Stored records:
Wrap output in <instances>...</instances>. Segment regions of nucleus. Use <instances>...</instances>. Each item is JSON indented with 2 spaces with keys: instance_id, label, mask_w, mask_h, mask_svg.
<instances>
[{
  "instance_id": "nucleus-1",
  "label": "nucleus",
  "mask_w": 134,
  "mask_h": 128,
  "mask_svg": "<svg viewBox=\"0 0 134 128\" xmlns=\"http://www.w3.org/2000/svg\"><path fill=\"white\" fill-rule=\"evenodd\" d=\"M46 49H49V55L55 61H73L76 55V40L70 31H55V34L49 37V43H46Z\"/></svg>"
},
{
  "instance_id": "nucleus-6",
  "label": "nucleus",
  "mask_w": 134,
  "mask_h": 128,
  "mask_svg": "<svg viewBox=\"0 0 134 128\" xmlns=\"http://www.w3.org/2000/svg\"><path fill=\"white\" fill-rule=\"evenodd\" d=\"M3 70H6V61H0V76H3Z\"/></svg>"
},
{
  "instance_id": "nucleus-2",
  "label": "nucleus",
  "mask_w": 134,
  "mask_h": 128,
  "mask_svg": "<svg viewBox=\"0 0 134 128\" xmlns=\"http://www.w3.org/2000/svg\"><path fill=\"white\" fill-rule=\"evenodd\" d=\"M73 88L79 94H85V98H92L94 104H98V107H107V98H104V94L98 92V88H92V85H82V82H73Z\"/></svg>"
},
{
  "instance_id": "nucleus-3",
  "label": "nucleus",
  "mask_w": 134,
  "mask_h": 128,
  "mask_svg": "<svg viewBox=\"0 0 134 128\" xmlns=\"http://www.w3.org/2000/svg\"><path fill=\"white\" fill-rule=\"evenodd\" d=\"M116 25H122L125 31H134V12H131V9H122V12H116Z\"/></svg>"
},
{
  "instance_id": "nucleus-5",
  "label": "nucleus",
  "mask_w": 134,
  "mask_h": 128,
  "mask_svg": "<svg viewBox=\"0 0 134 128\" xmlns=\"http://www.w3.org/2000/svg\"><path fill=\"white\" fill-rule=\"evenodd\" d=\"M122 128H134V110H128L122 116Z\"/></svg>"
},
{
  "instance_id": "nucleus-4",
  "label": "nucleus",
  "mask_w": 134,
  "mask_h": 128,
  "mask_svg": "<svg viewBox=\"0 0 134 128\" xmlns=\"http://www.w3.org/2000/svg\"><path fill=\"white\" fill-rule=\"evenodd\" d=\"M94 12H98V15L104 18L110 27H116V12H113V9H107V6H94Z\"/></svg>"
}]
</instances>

▶ Task brief
Copy all of the data above line for line, with no changes.

▶ Exercise result
Wrap output in <instances>...</instances>. Segment regions of nucleus. Use <instances>...</instances>. Each item is JSON indented with 2 spaces with keys: instance_id, label, mask_w, mask_h, mask_svg.
<instances>
[{
  "instance_id": "nucleus-1",
  "label": "nucleus",
  "mask_w": 134,
  "mask_h": 128,
  "mask_svg": "<svg viewBox=\"0 0 134 128\" xmlns=\"http://www.w3.org/2000/svg\"><path fill=\"white\" fill-rule=\"evenodd\" d=\"M46 49H49V55L55 61H73L76 55V40L70 31H55V34L49 37V43H46Z\"/></svg>"
},
{
  "instance_id": "nucleus-6",
  "label": "nucleus",
  "mask_w": 134,
  "mask_h": 128,
  "mask_svg": "<svg viewBox=\"0 0 134 128\" xmlns=\"http://www.w3.org/2000/svg\"><path fill=\"white\" fill-rule=\"evenodd\" d=\"M3 70H6V61H0V76H3Z\"/></svg>"
},
{
  "instance_id": "nucleus-2",
  "label": "nucleus",
  "mask_w": 134,
  "mask_h": 128,
  "mask_svg": "<svg viewBox=\"0 0 134 128\" xmlns=\"http://www.w3.org/2000/svg\"><path fill=\"white\" fill-rule=\"evenodd\" d=\"M73 88L79 94H85V98H92L94 104H98V107H107V98H104V94L98 92V88H92V85H82V82H73Z\"/></svg>"
},
{
  "instance_id": "nucleus-3",
  "label": "nucleus",
  "mask_w": 134,
  "mask_h": 128,
  "mask_svg": "<svg viewBox=\"0 0 134 128\" xmlns=\"http://www.w3.org/2000/svg\"><path fill=\"white\" fill-rule=\"evenodd\" d=\"M116 25H122L125 31H134V12H131V9H122V12H116Z\"/></svg>"
},
{
  "instance_id": "nucleus-5",
  "label": "nucleus",
  "mask_w": 134,
  "mask_h": 128,
  "mask_svg": "<svg viewBox=\"0 0 134 128\" xmlns=\"http://www.w3.org/2000/svg\"><path fill=\"white\" fill-rule=\"evenodd\" d=\"M122 128H134V110H128L122 116Z\"/></svg>"
},
{
  "instance_id": "nucleus-4",
  "label": "nucleus",
  "mask_w": 134,
  "mask_h": 128,
  "mask_svg": "<svg viewBox=\"0 0 134 128\" xmlns=\"http://www.w3.org/2000/svg\"><path fill=\"white\" fill-rule=\"evenodd\" d=\"M94 12H98V15L104 18L110 27H116V12H113V9H107V6H94Z\"/></svg>"
}]
</instances>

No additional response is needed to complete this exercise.